▶ _Problem to solve_:
When the line containing "order: Diprotodontia" is reached, begin reproducing lines exactly and continue through the last line of the records below.

Records excerpted from a collection:
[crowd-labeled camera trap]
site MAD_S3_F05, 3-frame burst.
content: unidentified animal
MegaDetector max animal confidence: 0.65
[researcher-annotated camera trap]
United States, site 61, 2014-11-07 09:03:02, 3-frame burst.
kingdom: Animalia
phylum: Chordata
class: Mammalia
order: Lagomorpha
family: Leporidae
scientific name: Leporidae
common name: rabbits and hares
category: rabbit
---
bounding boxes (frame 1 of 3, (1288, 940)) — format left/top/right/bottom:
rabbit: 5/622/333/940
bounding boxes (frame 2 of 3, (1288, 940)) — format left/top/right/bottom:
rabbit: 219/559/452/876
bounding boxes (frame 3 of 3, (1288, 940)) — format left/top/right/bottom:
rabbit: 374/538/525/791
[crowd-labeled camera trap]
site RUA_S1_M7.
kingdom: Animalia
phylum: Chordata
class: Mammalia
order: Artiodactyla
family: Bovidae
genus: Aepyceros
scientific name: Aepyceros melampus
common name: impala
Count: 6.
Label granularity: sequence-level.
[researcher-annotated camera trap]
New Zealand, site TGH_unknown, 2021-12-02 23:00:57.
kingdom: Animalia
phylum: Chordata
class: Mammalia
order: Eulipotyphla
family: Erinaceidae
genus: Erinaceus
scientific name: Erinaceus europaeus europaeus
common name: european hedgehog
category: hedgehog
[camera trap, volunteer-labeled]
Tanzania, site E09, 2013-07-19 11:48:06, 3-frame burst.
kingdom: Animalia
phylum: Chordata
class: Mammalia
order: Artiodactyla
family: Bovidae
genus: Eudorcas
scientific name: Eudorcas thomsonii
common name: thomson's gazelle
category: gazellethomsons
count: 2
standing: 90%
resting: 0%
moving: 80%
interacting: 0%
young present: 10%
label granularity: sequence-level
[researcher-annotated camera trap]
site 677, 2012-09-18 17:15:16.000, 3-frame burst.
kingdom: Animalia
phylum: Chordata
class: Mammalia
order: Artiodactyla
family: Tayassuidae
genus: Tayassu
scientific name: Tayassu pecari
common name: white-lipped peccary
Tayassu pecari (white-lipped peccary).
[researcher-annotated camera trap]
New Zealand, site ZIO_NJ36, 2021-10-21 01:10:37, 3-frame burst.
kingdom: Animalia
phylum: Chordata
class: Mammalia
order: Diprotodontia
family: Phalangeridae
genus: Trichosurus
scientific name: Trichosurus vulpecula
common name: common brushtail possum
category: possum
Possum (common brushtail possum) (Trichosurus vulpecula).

▶ _Task response_:
order: Diprotodontia
family: Phalangeridae
genus: Trichosurus
scientific name: Trichosurus vulpecula
common name: common brushtail possum
category: possum
Possum (common brushtail possum) (Trichosurus vulpecula).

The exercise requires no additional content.